**Tarefa obrigatória A:**
Reproduza fielmente, da notícia sobre o “Pacote do Veneno”, o trecho que vai de "Os defensores de" até "mais mal estar.".
**Tarefa obrigatória B:**
Segundo a notícia sobre o “Pacote do Veneno”, quantos projetos de lei a Comissão Especial analisa?
**Tarefa obrigatória C:**
Prossiga com a redação da notícia sobre o “Pacote do Veneno” a partir do último parágrafo apresentado.

**Trecho do texto:**
....
Pressão aumenta e ruralistas não conseguem votar ‘Pacote do Veneno’

Projetos que pretendem facilitar ainda mais o registro, venda e utilização de agrotóxicos não foram à votação em comissão, após três horas de debates. Tema poderá ser votado no próximo dia 29

por Cida de Oliveira, da RBA

São Paulo – Para alívio dos brasileiros que não querem mais agrotóxicos nos alimentos e na água que bebem e decepção dos deputados da bancada ruralista e dos fabricantes, o “Pacote do Veneno” não foi votado hoje (16), como era esperado. Maioria na composição da Comissão Especial que analisa 27 projetos de lei compilados no relatório de Luiz Nishimori (PR-PR), que pretende facilitar ainda mais o registro, venda e utilização desses produtos, os ruralistas se mostraram acuados em toda a reunião, que durou três horas.

Os defensores de mais venenos na agricultura e no prato até tentaram manipular informações a partir de uma nota técnica da Empresa Brasileira de Pesquisa Agropecuária (Embrapa), que defende, em certa medida, mudanças na lei. Mas o texto também aponta diversos problemas, relacionados a regras para os registros – o que acabou virando “um tiro no pé”. Contra o Pacote, Alessandro Molon (PSB-RJ) passou a ler os pontos da nota que haviam sido ocultados, causando ainda mais mal estar.
....
**Conjunto de dados:**
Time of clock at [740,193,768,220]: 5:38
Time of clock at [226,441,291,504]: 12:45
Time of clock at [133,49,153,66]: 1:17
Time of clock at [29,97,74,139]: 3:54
....
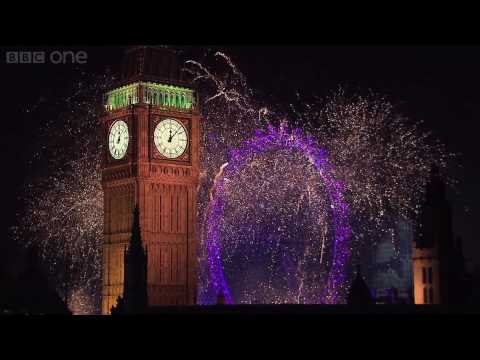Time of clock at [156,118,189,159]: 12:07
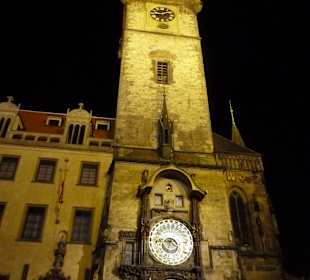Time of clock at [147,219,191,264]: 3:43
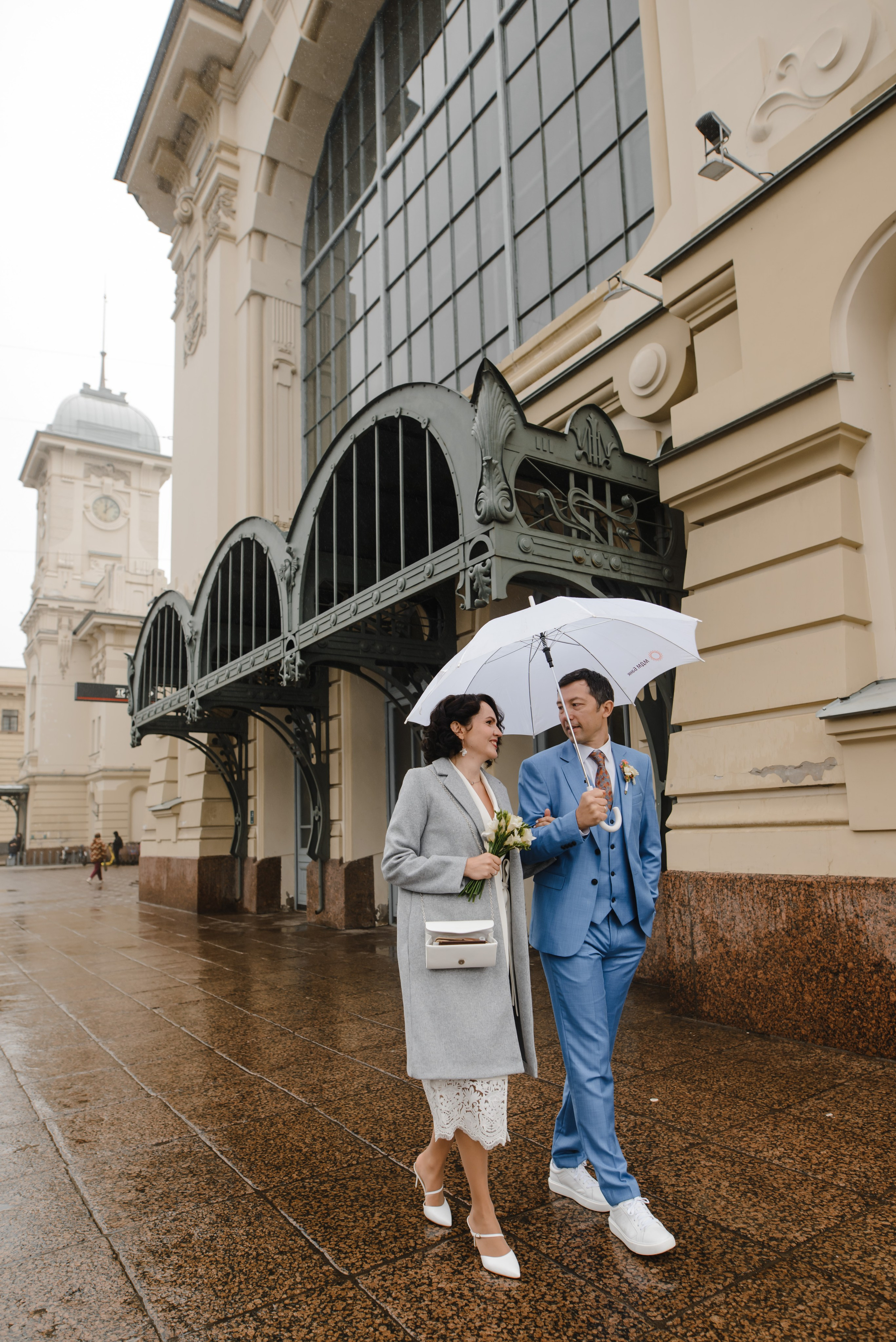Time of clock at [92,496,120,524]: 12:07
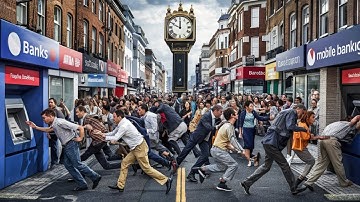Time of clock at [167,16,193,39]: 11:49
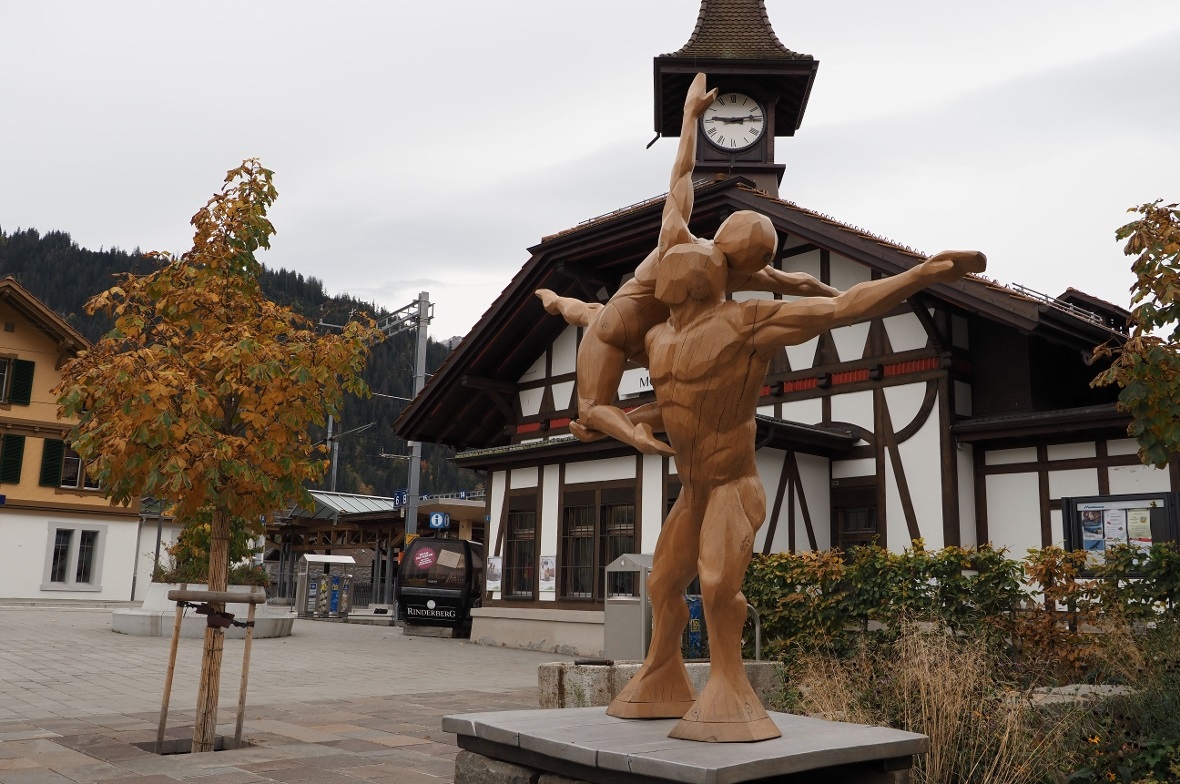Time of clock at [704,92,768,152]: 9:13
....
**Resposta A:**
Os defensores de mais venenos na agricultura e no prato até tentaram manipular informações a partir de uma nota técnica da Empresa Brasileira de Pesquisa Agropecuária (Embrapa), que defende, em certa medida, mudanças na lei. Mas o texto também aponta diversos problemas, relacionados a regras para os registros – o que acabou virando “um tiro no pé”. Contra o Pacote, Alessandro Molon (PSB-RJ) passou a ler os pontos da nota que haviam sido ocultados, causando ainda mais mal estar.

**Resposta B:**
A Comissão Especial analisa 27 projetos de lei.

**Resposta C:**
O argumento de que o mundo depende do Brasil para produzir mais comida e que essa produção depende de mais agrotóxicos foi desconstruído por notas técnicas e manifestos de mais de 200 organizações, associações, fóruns e coletivos na área de saúde, meio ambiente, direitos humanos, trabalho e do consumidor entre outros. Inclusive de trabalhadores do Ministério da Agricultura. São essas informações que respaldam a atuação dos deputados contrários ao Pacote, que embora minoria, têm sido firmes na proposição de requerimentos que visam ampliar o debate.

O líder do Psol na Câmara, Chico Alencar (RJ), a deputada Jandira Feghali (PCdoB-RJ) e os deputados do PT Bohn Gass (RS), Nilto Tatto (SP), Patrus Ananias (MG), Paulo Teixeira (SP), João Daniel (SE) e Padre João (MG), já haviam protocolado três textos alternativos ao substitutivo de Nishimori.

O Instituto Nacional do Câncer (Inca), a Associação Brasileira de Saúde Coletiva (Abrasco), Fundação Oswaldo Cruz (Fiocruz), Agência Nacional de Vigilância Sanitária (Anvisa), (Instituto Brasileiro de Meio Ambiente e dos Recursos Renováveis (Ibama) e Ministério Público Federal (MPF) e do Trabalho (MPT) têm pressionado os parlamentares, listando os problemas causados pelos agrotóxicos que devem se agravar com mudanças, para pior, na atual lei. E defendem medidas de redução do uso desses produtos até seu banimento, a exemplo de muitos países. 

Nesta segunda-feira (14), o subprocurador-geral da República Nívio de Freitas Silva Filho se reuniu com o relator Nishimori. A 4ª Câmara de Meio Ambiente e Patrimônio Público do MPF já havia distribuído nota técnica em que aponta uma série de inconstitucionalidades no substitutivo relativas à saúde e meio ambiente.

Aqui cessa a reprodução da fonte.